Les leçons que Darlene retient de la vie sont la valeur de leadership que lui a transmise son père, le calme et l’humilité. « Il n’est pas nécessaire d’être arrogant pour être puissant. Ma citation préférée est celle d’Einstein : “Ne cherchez pas à devenir un homme de succès, mais essayez plutôt de devenir un homme de valeur.” La pandémie m’a fait penser au Kintsugi, l’art japonais qui consiste à recoller des morceaux de poteries cassés avec de l’or – fondé sur l’idée qu’en acceptant les défauts et les imperfections, on peut créer une œuvre d’art encore plus forte et plus belle.
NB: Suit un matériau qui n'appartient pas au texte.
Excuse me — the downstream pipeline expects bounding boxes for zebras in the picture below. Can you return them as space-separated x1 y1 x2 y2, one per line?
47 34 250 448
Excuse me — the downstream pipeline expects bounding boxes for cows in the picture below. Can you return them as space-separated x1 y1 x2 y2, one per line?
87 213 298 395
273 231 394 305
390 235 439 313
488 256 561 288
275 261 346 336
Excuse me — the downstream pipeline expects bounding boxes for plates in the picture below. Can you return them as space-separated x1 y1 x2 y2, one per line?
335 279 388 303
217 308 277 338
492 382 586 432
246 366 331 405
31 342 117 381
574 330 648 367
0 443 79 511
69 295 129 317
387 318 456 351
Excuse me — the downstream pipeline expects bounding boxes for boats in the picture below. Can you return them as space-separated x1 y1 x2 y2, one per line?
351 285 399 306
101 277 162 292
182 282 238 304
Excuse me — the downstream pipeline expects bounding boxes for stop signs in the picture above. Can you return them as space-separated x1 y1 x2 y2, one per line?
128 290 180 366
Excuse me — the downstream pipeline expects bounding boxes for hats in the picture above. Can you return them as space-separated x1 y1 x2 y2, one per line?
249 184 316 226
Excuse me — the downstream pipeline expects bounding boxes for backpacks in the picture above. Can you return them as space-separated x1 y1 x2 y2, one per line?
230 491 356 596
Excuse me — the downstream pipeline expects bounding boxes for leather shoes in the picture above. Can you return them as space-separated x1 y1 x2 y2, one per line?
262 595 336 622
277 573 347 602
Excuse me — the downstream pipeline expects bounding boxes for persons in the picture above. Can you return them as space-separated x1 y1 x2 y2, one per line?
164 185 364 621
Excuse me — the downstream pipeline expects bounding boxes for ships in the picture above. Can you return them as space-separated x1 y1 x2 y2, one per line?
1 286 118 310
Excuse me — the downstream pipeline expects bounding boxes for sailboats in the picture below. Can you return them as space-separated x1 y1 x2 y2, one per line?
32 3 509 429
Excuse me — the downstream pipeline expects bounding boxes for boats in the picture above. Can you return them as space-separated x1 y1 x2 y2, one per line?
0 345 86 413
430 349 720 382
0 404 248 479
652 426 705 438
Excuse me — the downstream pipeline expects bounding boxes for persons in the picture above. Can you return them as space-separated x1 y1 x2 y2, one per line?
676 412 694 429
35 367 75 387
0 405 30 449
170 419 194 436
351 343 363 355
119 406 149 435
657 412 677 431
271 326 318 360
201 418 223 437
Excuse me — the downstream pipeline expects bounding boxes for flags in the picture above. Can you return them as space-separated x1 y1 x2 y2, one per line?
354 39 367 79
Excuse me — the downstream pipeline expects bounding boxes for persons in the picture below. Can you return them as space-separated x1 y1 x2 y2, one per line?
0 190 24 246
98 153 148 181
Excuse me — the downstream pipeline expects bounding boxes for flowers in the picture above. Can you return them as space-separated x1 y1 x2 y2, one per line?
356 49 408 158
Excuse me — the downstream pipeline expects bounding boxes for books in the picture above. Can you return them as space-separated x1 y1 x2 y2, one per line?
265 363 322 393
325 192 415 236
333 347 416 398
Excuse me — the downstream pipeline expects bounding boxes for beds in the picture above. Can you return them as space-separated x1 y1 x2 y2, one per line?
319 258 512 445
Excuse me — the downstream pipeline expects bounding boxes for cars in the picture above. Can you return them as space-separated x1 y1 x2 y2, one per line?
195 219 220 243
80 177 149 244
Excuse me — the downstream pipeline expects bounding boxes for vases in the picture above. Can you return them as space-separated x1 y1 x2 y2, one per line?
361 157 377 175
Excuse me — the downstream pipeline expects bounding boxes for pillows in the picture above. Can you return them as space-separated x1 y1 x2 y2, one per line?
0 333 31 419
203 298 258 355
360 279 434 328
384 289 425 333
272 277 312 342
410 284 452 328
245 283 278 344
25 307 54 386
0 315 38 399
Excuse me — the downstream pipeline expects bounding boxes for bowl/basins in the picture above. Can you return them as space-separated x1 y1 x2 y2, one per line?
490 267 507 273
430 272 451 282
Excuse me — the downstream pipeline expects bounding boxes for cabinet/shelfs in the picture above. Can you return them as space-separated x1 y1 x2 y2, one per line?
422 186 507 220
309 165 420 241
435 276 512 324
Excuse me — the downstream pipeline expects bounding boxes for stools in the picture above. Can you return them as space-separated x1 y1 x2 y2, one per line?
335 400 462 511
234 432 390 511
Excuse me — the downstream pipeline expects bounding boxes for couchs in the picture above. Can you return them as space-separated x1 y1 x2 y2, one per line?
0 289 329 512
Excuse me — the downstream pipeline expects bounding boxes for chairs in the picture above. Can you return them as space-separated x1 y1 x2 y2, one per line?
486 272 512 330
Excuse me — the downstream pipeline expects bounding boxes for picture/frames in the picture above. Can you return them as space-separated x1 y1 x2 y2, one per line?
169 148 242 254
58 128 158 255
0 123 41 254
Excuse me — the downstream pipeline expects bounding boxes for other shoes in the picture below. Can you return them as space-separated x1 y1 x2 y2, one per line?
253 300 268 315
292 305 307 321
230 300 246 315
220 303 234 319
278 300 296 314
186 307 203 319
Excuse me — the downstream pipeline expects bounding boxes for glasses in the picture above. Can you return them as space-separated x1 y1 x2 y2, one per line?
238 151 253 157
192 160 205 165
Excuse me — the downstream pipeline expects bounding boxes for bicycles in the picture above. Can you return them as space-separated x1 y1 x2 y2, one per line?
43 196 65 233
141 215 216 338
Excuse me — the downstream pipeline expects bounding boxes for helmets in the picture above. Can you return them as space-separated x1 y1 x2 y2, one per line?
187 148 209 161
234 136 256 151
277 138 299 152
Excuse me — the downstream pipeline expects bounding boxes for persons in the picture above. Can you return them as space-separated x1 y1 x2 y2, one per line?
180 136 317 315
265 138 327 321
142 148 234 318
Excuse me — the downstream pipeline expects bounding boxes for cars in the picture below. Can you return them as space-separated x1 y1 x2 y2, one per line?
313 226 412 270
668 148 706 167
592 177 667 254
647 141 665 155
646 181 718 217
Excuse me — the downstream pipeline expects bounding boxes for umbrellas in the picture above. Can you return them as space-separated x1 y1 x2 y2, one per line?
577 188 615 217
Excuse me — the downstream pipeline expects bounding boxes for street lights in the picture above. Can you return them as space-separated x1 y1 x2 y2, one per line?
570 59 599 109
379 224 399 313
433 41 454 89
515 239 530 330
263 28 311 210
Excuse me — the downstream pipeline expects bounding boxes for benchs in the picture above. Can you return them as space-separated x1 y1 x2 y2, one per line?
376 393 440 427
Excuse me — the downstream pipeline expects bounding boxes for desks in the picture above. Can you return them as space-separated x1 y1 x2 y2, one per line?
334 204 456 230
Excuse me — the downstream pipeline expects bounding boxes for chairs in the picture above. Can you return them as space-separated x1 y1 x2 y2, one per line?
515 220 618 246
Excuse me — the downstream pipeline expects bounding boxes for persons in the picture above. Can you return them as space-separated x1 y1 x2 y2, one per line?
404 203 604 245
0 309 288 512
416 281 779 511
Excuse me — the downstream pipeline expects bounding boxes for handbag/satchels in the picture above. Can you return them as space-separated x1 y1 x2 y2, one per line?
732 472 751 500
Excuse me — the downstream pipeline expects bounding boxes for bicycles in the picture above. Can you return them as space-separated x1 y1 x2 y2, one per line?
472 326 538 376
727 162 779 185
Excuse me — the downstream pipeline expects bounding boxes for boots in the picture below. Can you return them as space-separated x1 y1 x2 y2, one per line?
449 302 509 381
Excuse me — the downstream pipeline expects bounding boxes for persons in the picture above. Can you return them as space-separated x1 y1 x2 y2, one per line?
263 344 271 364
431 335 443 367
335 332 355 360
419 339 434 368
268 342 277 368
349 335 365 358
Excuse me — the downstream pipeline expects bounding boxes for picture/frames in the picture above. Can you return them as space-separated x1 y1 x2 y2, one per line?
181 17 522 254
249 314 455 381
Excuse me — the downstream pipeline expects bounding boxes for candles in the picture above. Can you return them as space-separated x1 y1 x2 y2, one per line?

Je pense que la pandémie nous a permis d’être plus conscients de nos échecs, de nos faiblesses et de nos manques. »

Membre du Port-Louis Toastmasters Club, qui enseigne la prise de parole en public et les compétences de leadership à travers ses 15 800 clubs à travers le monde, Darlene a pris encore plus d’assurance sur la vie. Son rêve est d’explorer d’autres pays et de trouver de nouvelles opportunités.

Survivre au cancer est en soi un énorme exploit pour Darlene. Elle y est parvenue par son combat et en maintenant une qualité de vie malgré la maladie. Et son témoignage est comme une lueur d’espoir pour toutes celles qui se battent au quotidien pour survivre à la maladie.